Outgoing CFTC Chair J. Christopher Giancarlo defended the approach taken by global regulators to mitigate risk in derivatives markets.

In remarks before the FIA Law and Compliance Division Conference, Mr. Giancarlo outlined the CFTC's initiatives, which include:

  • establishing protocols to respond to the "highly unlikely" failure of a systemically important clearinghouse, pursuant to the FDIC's Orderly Liquidation Authority under Dodd-Frank;
  • engaging in cross-border regulatory discussions concerning common problems and oversight for clearinghouse resolution in the U.S. and UK; and
  • cooperating with domestic, bilateral and international regulators, specifically on the international standard-setting work of CCP (i.e., "Central Counterparty Clearing") Resolution at the Financial Stability Board.

Mr. Giancarlo stated that The New York Times and the Systemic Risk Council ("SRC") were "ill-informed" concerning claims that, among other things, global regulators have not adequately prepared for clearinghouse failures. Mr. Giancarlo declared that regulators are aware of, and prepared for, clearinghouse failures.

Mr. Giancarlo focused on the SRC's criticism, particularly the suggestion that CCP resolution was the only meaningful action that has been taken. Mr. Giancarlo stated that regulators have already met a number of the SRC's demands in the past five years, including (i) a "set of high-level principles that will guide [FSB's] approach to CCP resolution," and (ii) recovery arrangements that allocate any uncovered credit loss.

Further, Mr. Giancarlo criticized the SRC's recommendations as lacking clarity and encouraging regulatory overreach. Mr. Giancarlo stated that the SRC does not explain several claims, including how recovery tools mentioned in CPMI-IOSCO guidance and self-liquidation would create systemic risk. Mr. Giancarlo also stated that several recommendations are "unprecedented and unexplored" and may "engender unintended consequences." Specifically, he cited the SRC's urging that CCPs be required to (i) issue debt that "they do not need," and (ii) join in a mutualized international CCP-default fund invested in the Bank for International Settlements.

Mr. Giancarlo noted that, instead of the SRC's recommendations, the CFTC would pursue other initiatives, including:

  • enhancing qualitative derivatives clearing organization (DCO) examination capabilities and quantitative analysis abilities;
  • assessing the resiliency of the client clearing industry as a whole;
  • developing a "more sophisticated" monitoring system for the cleared derivatives industry;
  • expanding its risk analysis scope to include both cleared and uncleared swaps; and
  • creating an overview of the interconnectedness of regulated derivatives markets to the "broader financial system" to better study risk transmission.

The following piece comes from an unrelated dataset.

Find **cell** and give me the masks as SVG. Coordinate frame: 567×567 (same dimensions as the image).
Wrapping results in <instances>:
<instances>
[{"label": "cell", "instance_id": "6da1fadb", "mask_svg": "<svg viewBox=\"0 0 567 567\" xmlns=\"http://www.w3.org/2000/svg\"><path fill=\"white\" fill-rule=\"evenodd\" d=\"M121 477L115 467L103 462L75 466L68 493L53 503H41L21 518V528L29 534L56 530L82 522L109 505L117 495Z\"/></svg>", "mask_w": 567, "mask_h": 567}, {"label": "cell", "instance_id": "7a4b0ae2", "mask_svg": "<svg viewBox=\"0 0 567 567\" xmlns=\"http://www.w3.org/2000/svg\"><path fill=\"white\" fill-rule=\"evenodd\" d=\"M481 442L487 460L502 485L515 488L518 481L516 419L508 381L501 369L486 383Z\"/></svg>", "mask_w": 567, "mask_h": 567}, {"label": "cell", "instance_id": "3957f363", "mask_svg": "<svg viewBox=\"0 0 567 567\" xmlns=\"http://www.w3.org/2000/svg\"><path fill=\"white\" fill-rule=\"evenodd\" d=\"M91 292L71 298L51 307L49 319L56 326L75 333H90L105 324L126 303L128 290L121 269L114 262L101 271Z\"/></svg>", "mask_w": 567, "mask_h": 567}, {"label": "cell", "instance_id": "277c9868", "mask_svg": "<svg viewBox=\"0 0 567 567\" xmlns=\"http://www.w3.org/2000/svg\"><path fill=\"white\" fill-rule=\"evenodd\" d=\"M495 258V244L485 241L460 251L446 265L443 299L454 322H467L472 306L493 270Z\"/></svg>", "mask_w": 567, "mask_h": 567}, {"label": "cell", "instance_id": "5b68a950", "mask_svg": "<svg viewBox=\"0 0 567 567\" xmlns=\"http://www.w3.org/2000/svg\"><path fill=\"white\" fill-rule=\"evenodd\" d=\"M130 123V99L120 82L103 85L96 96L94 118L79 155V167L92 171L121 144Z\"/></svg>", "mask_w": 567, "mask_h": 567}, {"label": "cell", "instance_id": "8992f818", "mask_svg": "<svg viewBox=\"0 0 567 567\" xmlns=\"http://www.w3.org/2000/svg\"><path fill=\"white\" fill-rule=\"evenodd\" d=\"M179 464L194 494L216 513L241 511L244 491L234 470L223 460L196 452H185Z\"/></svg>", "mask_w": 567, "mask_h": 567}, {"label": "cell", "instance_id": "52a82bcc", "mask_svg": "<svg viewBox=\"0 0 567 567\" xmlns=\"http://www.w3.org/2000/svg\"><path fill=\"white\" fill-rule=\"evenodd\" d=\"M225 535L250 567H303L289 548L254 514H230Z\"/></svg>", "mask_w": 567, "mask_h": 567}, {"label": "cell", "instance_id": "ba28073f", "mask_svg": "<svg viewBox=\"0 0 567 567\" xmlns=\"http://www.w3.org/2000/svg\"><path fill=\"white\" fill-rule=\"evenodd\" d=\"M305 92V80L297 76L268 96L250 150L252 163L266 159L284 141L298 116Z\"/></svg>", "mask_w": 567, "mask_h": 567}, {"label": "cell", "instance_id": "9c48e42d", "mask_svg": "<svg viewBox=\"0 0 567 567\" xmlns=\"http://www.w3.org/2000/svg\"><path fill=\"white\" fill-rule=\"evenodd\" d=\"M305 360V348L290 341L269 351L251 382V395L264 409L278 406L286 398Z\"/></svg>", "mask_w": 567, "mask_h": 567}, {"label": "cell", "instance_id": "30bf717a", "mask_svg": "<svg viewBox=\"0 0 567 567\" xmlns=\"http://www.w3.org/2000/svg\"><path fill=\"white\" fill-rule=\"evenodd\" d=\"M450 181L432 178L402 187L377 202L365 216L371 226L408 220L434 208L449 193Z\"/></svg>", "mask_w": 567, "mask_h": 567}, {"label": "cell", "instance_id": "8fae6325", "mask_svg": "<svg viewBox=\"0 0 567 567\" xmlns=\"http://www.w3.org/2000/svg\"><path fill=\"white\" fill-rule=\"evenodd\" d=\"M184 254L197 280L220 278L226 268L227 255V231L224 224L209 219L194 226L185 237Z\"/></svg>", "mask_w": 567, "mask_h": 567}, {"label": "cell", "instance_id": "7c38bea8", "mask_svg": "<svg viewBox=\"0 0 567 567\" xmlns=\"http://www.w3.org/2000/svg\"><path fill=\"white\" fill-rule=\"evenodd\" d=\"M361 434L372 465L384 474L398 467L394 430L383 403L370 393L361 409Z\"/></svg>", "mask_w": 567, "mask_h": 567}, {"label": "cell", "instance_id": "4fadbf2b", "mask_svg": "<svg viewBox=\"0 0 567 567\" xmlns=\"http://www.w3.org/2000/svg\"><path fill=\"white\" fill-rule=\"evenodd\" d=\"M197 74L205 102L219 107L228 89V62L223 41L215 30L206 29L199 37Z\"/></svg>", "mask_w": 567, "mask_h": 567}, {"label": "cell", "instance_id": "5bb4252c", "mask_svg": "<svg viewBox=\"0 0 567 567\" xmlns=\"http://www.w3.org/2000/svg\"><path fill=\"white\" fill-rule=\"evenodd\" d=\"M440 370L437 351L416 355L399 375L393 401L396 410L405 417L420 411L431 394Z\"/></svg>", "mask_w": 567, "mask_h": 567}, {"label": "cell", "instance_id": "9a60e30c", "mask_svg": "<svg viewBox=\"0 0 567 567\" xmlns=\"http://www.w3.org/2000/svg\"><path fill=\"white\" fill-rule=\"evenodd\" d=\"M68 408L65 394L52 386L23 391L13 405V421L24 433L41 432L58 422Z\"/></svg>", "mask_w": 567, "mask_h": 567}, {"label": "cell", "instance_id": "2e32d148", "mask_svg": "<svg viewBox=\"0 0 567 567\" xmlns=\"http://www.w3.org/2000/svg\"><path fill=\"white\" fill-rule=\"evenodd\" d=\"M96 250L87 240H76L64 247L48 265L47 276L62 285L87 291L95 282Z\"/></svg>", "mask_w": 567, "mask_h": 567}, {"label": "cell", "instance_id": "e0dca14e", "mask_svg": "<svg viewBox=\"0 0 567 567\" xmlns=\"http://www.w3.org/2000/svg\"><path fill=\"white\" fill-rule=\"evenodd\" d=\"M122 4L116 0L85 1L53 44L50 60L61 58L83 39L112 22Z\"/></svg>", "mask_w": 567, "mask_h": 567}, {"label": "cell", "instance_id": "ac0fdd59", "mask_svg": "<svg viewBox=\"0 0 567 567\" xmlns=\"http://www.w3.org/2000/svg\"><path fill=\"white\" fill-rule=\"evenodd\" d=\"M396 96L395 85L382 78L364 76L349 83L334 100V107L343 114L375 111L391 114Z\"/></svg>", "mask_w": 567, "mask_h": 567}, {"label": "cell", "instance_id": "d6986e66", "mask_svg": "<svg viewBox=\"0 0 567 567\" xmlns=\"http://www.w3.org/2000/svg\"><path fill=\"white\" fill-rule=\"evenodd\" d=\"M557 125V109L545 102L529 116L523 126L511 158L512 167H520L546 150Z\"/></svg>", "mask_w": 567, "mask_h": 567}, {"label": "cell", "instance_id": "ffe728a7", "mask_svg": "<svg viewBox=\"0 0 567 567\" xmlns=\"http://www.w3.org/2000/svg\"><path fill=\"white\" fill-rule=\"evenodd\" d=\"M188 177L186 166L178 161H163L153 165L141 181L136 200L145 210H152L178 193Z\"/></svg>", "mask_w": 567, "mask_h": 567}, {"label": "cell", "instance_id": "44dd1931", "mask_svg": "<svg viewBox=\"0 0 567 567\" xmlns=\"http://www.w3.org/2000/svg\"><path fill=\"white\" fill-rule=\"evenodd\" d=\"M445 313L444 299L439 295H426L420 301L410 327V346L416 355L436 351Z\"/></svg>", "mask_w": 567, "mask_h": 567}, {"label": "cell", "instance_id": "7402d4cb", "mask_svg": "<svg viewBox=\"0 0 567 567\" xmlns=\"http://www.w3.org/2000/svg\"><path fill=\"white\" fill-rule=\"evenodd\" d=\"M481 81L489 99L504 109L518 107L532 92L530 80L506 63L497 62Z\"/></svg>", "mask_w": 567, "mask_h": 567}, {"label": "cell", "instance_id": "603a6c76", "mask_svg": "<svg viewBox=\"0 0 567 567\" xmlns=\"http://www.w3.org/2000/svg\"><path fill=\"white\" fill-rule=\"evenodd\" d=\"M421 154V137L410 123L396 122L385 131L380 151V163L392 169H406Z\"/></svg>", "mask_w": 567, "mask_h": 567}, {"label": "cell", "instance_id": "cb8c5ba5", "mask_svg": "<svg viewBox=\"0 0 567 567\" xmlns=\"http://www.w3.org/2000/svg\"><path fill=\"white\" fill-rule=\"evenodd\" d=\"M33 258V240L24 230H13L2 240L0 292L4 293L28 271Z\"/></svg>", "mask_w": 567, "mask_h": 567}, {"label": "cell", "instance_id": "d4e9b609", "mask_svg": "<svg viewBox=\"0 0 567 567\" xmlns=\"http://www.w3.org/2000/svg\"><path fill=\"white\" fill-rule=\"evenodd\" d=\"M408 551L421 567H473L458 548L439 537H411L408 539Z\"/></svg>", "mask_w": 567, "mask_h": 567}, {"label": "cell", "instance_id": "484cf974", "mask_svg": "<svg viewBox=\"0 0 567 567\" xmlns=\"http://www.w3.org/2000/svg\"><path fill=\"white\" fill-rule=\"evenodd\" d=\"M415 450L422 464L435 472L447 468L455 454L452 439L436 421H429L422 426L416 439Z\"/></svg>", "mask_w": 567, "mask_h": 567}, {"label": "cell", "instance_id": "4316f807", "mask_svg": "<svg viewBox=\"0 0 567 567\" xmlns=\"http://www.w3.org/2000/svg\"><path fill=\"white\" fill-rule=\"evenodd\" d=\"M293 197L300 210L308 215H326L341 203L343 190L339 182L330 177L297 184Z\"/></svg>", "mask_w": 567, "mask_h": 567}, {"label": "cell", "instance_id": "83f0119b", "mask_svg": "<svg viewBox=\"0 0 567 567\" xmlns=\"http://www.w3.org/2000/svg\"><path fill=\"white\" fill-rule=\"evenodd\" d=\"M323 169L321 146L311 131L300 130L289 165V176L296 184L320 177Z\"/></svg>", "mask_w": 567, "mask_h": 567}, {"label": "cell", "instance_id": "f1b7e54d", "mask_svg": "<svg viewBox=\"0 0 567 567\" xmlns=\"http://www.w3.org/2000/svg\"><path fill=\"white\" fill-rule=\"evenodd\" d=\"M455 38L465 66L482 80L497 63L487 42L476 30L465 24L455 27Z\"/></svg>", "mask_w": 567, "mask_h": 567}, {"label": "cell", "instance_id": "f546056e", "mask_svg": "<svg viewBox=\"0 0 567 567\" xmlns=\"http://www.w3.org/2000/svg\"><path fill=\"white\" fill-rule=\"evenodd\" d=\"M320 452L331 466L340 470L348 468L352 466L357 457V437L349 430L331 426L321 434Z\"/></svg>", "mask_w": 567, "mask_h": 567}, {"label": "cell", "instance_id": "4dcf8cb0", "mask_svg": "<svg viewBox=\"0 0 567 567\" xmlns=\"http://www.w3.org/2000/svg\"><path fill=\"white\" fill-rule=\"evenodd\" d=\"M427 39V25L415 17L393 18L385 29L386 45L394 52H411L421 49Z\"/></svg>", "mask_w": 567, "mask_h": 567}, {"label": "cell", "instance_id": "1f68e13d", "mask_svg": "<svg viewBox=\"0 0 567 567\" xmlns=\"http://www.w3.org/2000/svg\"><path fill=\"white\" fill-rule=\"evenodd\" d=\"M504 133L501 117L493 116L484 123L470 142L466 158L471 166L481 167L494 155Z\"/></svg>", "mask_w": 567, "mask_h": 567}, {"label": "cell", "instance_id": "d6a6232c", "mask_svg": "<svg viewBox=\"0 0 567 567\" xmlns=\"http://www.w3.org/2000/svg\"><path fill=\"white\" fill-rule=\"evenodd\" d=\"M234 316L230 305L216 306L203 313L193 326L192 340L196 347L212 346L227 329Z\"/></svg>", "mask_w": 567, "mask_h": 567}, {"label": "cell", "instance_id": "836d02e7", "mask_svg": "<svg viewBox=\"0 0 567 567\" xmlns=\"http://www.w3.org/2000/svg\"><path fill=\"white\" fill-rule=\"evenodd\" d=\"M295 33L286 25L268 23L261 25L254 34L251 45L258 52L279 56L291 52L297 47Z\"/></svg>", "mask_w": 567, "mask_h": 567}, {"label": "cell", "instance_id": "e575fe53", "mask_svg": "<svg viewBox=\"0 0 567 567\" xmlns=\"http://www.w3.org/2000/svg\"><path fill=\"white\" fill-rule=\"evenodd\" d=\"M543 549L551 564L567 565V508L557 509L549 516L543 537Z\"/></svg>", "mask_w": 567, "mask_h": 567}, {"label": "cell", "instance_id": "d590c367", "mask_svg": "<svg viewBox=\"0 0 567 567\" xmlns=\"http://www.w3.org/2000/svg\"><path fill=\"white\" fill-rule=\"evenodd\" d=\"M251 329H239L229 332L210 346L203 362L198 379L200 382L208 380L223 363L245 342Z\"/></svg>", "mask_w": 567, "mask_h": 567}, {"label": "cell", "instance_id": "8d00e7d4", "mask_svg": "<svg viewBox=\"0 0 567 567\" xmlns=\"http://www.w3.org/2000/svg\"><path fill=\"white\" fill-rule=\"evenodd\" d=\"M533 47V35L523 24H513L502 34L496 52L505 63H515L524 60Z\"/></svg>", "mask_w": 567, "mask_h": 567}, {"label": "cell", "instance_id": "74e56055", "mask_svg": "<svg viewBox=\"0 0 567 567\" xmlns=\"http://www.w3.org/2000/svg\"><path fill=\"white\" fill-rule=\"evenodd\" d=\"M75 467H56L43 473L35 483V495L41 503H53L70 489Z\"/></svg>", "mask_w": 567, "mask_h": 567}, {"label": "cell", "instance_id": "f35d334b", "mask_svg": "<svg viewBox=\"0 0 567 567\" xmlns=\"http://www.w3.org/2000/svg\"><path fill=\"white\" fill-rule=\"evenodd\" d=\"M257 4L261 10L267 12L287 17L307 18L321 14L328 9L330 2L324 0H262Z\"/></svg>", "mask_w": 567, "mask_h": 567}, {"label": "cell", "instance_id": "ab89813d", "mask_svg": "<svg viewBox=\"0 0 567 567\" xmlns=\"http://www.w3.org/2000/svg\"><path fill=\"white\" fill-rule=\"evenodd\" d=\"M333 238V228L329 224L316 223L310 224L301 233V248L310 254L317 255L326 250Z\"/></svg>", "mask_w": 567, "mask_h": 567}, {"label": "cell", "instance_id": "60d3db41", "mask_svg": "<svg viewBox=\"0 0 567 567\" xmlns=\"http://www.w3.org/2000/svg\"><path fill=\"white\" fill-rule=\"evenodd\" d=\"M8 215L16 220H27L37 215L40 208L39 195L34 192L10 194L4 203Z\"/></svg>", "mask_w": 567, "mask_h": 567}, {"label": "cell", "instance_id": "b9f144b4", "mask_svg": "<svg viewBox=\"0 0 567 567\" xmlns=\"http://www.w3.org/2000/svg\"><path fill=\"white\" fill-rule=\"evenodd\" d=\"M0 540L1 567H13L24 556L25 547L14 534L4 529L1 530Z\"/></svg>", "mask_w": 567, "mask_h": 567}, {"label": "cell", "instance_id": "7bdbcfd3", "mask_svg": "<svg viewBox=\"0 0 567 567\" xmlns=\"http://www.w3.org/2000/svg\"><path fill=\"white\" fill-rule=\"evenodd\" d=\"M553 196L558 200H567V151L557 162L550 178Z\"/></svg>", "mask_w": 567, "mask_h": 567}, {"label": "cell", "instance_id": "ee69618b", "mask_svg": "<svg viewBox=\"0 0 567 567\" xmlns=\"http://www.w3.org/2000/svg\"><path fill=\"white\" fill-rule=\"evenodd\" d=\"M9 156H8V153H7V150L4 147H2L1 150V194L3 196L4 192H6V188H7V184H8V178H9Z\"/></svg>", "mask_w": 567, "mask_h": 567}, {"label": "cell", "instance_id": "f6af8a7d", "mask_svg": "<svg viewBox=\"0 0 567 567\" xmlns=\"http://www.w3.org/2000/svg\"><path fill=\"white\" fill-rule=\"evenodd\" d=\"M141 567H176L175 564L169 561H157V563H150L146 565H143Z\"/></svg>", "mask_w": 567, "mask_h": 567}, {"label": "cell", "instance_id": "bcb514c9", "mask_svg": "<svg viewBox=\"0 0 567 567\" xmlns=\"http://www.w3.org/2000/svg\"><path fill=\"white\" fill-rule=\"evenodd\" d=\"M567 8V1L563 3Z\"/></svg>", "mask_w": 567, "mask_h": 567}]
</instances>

Declaring that the CFTC's regulatory framework "provides multiple and overlapping layers of support for CCP resilience," Mr. Giancarlo expressed confidence that the framework will enable DCOs to survive losses of any size.

Commentary / Bob Zwirb

Chair Giancarlo paints a positive picture of both the clearing mandate and the regulatory system's ability to handle the risks associated with it. However, it might be more prudent to take "a more nuanced view of . . . clearing that recognizes its limits," as former Goldman Sachs CEO Gary Cohn puts it. (Gary Cohn, Clearing houses reduce risk, they do not eliminate it, Financial Times, June 22, 2015.) For CCPs, as Mr. Cohn also observes, can become "centres of risk, amplifying problems instead of alleviating them." Id.

Moreover, notwithstanding the impressive array of risk management tools that CCPs and regulators have at their disposal (some of which are a result of Dodd-Frank), one should not be too sanguine. The decision to require central clearing of swaps, as Fed Chairman Jerome Powell points out, has "raised the stakes" for everyone, including CCPs, clearing members, regulators, and the general public. And while CCPs made it through the 2008 financial crisis without direct government assistance, many of their major clearing members did not, as Mr. Powell also notes.

For a less bullish take on all this, see Hester Peirce, Derivatives Clearinghouses: Clearing the Way to Failure, 64 Clev. St. L. Rev. 589 (2016) or Craig Pirrong, A Bill of Goods: Central Counterparties and Systemic Risk, 2 J. Fin. Mkt. Infrastructures 55 (2014).